Get/set the list of schemes to ignore. Takes an optional arrayref of schemes to set.

stop_uris()

    $peu->stop_uris( [
                       qr/example\.com/,
                       'foobar.com'
                     ] );  

Get/set a list of patterns to apply to each URI to see if it should be ignored. Takes an optional arrayref of patterns to set. Strings in the list will be automatically converted to patterns (using qr//).

The URIs will be checked against the canonical URI form if use_canonical has been specified. Otherwise, they will be checked against the URI as it appears in the POD. If strip_brackets is specified, the brackets (and "URL:" prefix, if present) will be removed before testing.

Any URI that matches a pattern will be ignored.

stop_sub()

    sub exclude {
        my $uri = shift;
        return ( $uri->host =~ /example\.com/ ) ? 1 : 0;
    }
    $peu->stop_sub( \&exclude );

Get/set a subroutine to check each URI found to see if it should be ignored. Takes an optional coderef to set.

The subroutine will be passed a reference to the URI object, the text found by URI::Find, and a reference to the Pod::Extract::URI object. If it returns true, the URI will be ignored.

use_canonical()

Get/set the use_canonical flag. Takes one optional true/false argument to set the use_canonical flag. Defaults to false.

If true, Pod::Extract::URI will store the URIs it finds in the canonical form (as returned by URI-canonical()>. The original URI and text will still be available via uri_details().

strip_brackets()

Get/set the strip_brackets flag. Takes one optional true/false argument to set the strip_brackets flag. Defaults to true.

RFC 2396 Appendix E suggests the form <http://www.example.com/> or <URL:http://www.example.com/> when embedding URLs in plain text. URI::Find includes these in the URLs it returns. If strip_brackets is true, this extra stuff will be removed and won't appear in the URIs returned by Pod::Extract::URI.

parse_from_file()

    $peu->parse_from_file( $filename );

Parses the POD from the specified file and stores the URIs it finds for later retrieval.

parse_from_filehandle()

    $peu->parse_from_filehandle( $filehandle );

Parses the POD from the filehandle and stores the URIs it finds for later retrieval.

uris_from_file()

    my @uris = $peu->uris_from_file( $filename );

A shortcut for parse_from_file() then uris().

uris_from_filehandle()

    my @uris = $peu->uris_from_filehandle( $filename );

A shortcut for parse_from_filehandle() then uris().

uris()

    my @uris = $peu->uris();

Returns a list of the URIs found from parsing.

uri_details()

    my %details = $peu->uri_details();

Returns a hash of data about the URIs found.

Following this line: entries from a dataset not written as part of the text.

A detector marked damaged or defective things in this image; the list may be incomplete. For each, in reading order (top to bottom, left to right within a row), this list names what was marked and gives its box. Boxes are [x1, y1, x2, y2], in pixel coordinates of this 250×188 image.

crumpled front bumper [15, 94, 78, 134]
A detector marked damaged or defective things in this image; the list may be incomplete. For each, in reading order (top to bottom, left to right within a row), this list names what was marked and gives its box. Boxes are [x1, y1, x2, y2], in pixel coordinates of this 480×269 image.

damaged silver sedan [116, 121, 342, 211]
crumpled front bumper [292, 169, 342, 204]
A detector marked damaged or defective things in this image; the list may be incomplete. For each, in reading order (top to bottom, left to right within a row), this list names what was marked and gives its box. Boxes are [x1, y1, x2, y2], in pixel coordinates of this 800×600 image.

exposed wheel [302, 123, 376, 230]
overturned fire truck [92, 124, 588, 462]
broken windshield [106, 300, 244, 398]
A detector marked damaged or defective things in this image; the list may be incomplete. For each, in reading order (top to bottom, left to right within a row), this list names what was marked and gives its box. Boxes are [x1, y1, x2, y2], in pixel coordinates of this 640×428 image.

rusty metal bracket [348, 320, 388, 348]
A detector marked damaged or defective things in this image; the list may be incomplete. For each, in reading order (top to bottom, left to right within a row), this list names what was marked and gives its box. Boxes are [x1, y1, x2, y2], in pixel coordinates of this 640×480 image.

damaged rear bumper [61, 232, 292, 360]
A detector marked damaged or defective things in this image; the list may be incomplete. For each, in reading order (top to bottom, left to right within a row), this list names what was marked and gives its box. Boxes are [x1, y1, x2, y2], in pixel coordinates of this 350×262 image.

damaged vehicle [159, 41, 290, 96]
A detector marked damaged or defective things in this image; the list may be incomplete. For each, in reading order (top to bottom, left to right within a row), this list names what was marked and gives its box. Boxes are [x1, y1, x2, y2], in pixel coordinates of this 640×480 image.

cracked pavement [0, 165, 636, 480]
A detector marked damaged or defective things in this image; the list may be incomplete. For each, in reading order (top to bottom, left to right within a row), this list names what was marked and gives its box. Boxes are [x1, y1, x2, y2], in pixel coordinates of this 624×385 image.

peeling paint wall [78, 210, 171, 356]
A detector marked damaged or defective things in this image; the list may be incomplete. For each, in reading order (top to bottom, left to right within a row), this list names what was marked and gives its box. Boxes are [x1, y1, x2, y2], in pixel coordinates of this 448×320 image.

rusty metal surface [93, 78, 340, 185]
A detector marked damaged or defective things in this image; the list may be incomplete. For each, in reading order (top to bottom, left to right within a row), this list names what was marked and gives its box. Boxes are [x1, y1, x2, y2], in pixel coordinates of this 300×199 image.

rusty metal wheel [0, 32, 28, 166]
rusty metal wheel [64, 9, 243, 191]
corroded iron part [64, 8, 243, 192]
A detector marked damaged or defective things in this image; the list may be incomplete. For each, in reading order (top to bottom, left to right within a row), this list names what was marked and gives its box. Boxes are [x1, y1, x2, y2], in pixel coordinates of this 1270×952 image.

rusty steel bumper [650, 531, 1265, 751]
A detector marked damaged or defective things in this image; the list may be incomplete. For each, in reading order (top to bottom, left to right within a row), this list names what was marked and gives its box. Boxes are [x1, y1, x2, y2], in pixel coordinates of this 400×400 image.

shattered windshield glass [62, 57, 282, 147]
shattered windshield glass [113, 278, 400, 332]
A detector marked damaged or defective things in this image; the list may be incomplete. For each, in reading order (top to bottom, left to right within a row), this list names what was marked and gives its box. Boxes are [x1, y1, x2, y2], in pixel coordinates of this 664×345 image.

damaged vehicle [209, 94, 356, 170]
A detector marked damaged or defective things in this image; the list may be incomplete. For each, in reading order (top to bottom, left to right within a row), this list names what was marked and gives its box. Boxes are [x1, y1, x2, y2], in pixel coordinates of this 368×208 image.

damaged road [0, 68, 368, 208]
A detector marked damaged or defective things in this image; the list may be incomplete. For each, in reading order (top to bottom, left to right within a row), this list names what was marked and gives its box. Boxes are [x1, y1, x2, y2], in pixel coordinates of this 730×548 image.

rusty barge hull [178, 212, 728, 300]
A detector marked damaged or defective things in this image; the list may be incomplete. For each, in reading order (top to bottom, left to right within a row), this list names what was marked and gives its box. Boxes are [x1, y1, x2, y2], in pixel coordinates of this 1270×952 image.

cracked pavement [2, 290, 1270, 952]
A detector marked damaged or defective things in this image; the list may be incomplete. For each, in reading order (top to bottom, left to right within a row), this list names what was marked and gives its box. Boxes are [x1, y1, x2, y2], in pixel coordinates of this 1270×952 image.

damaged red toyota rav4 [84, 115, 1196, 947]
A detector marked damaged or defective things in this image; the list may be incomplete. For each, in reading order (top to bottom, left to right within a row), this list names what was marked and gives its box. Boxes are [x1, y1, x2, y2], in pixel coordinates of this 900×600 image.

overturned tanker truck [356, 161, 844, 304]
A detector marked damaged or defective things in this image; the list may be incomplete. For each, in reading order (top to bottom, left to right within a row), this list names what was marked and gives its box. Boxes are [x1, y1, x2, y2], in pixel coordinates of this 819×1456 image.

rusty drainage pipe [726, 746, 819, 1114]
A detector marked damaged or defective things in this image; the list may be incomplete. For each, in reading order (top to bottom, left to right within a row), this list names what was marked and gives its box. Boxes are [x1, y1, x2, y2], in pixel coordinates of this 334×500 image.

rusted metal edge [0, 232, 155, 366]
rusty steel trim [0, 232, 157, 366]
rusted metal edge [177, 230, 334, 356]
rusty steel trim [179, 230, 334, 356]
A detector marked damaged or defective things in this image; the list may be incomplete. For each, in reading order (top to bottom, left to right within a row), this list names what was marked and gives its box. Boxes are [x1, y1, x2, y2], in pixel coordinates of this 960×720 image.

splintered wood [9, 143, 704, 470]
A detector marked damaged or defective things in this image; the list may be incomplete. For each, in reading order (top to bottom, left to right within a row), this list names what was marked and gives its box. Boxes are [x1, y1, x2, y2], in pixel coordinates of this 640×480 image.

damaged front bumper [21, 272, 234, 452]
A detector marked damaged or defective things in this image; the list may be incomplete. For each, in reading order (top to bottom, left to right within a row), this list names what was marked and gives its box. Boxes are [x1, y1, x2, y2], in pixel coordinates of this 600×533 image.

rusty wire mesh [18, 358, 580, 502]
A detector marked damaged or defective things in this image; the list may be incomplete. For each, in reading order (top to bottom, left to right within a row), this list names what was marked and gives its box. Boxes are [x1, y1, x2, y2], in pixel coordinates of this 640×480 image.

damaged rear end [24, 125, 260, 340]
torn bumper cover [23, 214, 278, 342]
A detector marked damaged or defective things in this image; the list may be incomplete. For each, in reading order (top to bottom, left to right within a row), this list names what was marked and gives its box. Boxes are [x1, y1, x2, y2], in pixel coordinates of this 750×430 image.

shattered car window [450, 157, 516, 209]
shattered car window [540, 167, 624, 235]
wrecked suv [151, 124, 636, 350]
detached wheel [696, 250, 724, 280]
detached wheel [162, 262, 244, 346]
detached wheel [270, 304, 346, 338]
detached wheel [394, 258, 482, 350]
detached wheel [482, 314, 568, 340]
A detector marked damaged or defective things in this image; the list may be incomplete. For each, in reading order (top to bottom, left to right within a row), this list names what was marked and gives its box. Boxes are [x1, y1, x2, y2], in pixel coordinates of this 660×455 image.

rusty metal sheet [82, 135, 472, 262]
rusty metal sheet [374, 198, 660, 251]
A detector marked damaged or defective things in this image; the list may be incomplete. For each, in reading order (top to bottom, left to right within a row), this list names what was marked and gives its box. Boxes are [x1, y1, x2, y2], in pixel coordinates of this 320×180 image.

The keys of the hash are the URIs (which match those returned by uris()).

The values of the hash are arrayrefs of hashrefs. Each hashref contains

uri

The URI object returned by URI::Find.

text

The text returned by URI::Find, which will have the brackets stripped from it if strip_brackets has been specified.

original_text

The original text returned by URI::Find.

line

The initial line number of the paragraph in which the URI was found.

para

The Pod::Paragraph object corresponding to the paragraph where the URI was found.

STOP URIS

You can specify URIs to ignore in your POD, using a =for stop_uris command, e.g.

    =for stop_uris www.foobar.com

These will be converted to patterns as if they had been passed in via stop_uris() directly, and will apply from the point of the command onwards.

AUTHOR

Ian Malpass (ian-cpan@indecorous.com)

COPYRIGHT

Copyright 2007, Ian Malpass

This library is free software; you can redistribute it and/or modify it under the same terms as Perl itself.

SEE ALSO

URI::Find, URI::Find::Schemeless, URI.